Ancak, Ada’nın Yunanistan’a bağlanmasının diğer bir değişle Enosis’in daha fazla geciktirilmesine karşı olan EOKA’cı Rumlar ve Yunan Cuntasının Kıbrıs’taki subayları ve askerleri 15 Temmuz 1974’te Makarios’a karşı darbe düzenlediler. 15 Temmuz 1974 akşamı Kıbrıs Türk ve Rum halkları top sesleriyle uyandı. Darbeden sağ kurtulan ve İngiliz askerlerinin yardımı ile Adadan çıkmayı başaran ve İngiltere üzerinden ABD’ye giden ve de BM Genel Kurulunda konuşan Makarios: “Ülkem Yunanistan’ın işgali altındadır, müdahale ediniz” derken Kıbrıs Türk Halkını bekleyen tehlikeleri de dile getiriyordu.
Yunan Cuntası desteğinde RMMO ve EOKA-B’nin ‘sözde’ Kıbrıs Cumhuriyeti Cumhurbaşkanı Makarios’a karşı 15 Temmuz 1974’te düzenlediği darbenin esas hedefi Enosis’i bir an önce gerçekleştirmekti. Nitekim Makarios’un yerine getirilen Nikos Sampson 2 gün sonra 17 Temmuz’da Kıbrıs Helen Devleti’ni Rum Radyo-TV’den ilan ederken Enosis için son adımını da atıyordu!..
Rum-Yunan ikilisinin, Kıbrıs Türk halkını Girit misali yok etmesine Anavatanımız Türkiye’nin göz yumması mümkün değildi. Nitekim, Rum-Yunan ikilisinin girişimlerine karşı birlikte hareket etmek için diğer garantör devlet İngiltere ile istişarelerde bulunmak üzere Londra’ya kadar giden ve eli boş dönen Türkiye Cumhuriyeti Başbakanı Bülent Ecevit; TBMM’den aldığı tam destekle 20 Temmuz 1974 Barış Harekatını düzenledi.20 Temmuz 1974 Barış Harekatı ile Kıbrıs’ta iki bölgelilik oluştu, Kıbrıs’a barış ve huzur geldi..

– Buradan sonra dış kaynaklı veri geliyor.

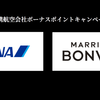 ANA×Marriott Bonvoy(マリオットボンヴォイ)提携航空会社2,000ボーナスポイントキャンペーン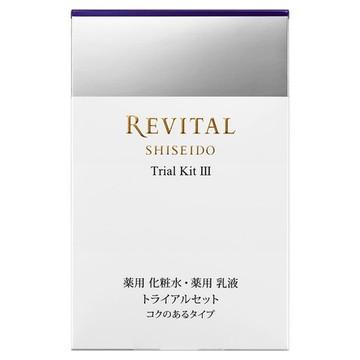 リバイタル/トライアルセット III 商品写真 2枚目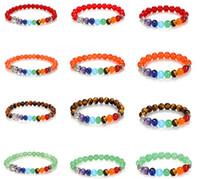 Mala Bouddha bracelet 7 chakra Yoga Bracelet naturel Agate indienne pierre précieuse ronde forme perles lave Pierre Chakra guérison bracelets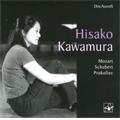 Mozart: Piano Sonata K.576; Schubert: Piano Sonata D.959; Prokofiev: Piano Sonata No.2 Op.14 (7/2002) / Hisako Kawamura(p)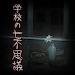 Download 脱出ゲーム 学校の七不思議 -恐怖からの脱出- 1.0.5 APK
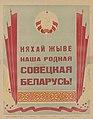 Žyvie Biełaruś. Жыве Беларусь (1947).jpg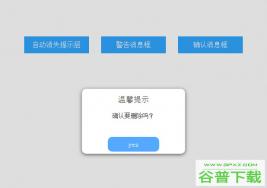 jQuery弹出提示层插件特效代码免费下载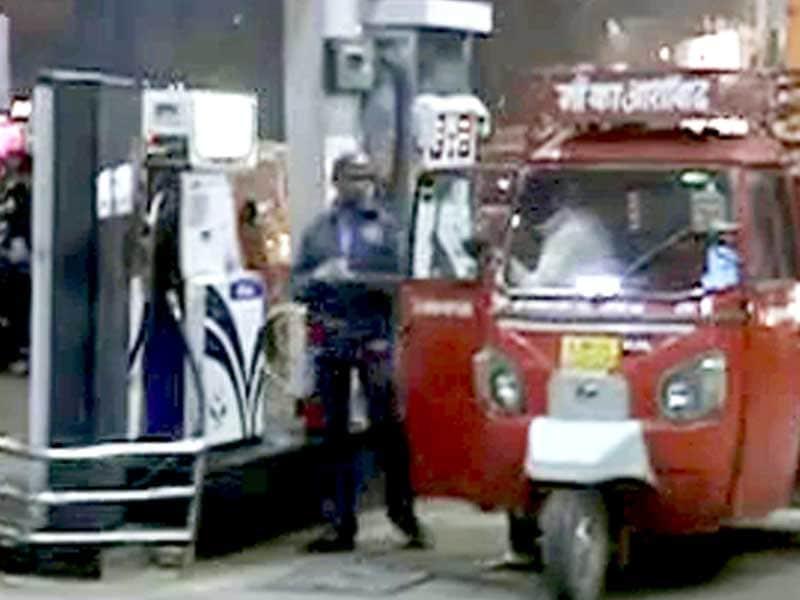 Video : करीब तीन रुपये महंगा हुआ पेट्रोल और डीजल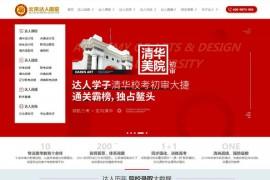 2020-2021北京达人画室招生简章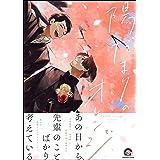 陽だまりのオレンジ【電子限定かきおろし漫画付き】 (GUSH COMICS)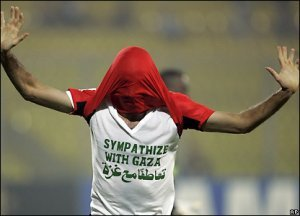 mohamed_sporting_shirt.jpg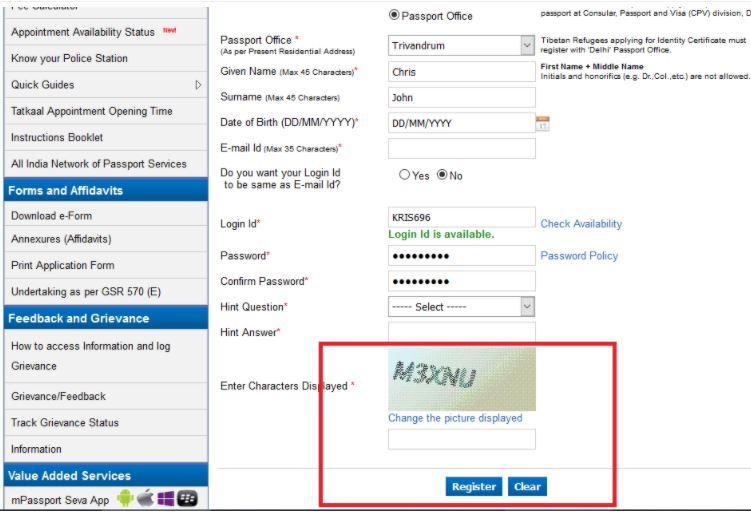 How to Apply Passport Online - Malayalam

13 Şubat 1975’te Kıbrıs Türk Federe Devleti ilan edildi. Yıllarca devam eden Federasyon görüşmelerinden bir sonuç alınamamasının ardından 15 Kasım 1983’te bağımsız ve egemen devletimiz Kuzey Kıbrıs Türk Cumhuriyeti’nin ilan edilmesine karşın yine de yıllarca sürecek Federasyon görüşmelerine devam edildi, ancak olumlu bir sonuca varılamadı.. Son olarak Crans Montana’da 28 Haziran-07 Temmuz 2017 tarihleri arasında gerçekleşen Kıbrıs Konferansının Rum-Yunan ikilisinin sabahın erken saatlerinde 03.30’da Konferansı terk etmesinin ardından federasyon görüşme sürecinin bir kez daha başlamamak üzere sona erdiği kabul edilmelidir..
Gerçek şu ki; o günde KKTC Cumhurbaşkanı sayın Akıncı: “Bu Bizim Neslin Son denemesiydi! ” demekten kendini alamayacaktı.. Ama ne var ki hala daha günümüzde aramızda Federasyon/Birleşik Kıbrıs peşinde koşanlar vardır!..
Gelinen noktada, KKTC Cumhurbaşkanlığı seçimlerinde hele bir dur diyerek iki devletli, siyasi eşitliğe ve egemenliğe dayalı siyasi çözümü gündeme getirerek 18.10.2020 tarihinde gerçekleşen 2.turda KKTC Cumhurbaşkanı seçilen sayın Ersin Tatar; Rumlarla resmi yeni bir müzakere sürecinde iki tarafın eşit uluslararası statüsünün ve egemen eşitliğinin güvence altına alınmasının şart olduğunu ortaya koyarak bağımsız ve egemen devletimiz Kuzey Kıbrıs Türk Cumhuriyeti’nin yoluna devam edeceğini dünden bugüne dile getirmeye devam etmektedir..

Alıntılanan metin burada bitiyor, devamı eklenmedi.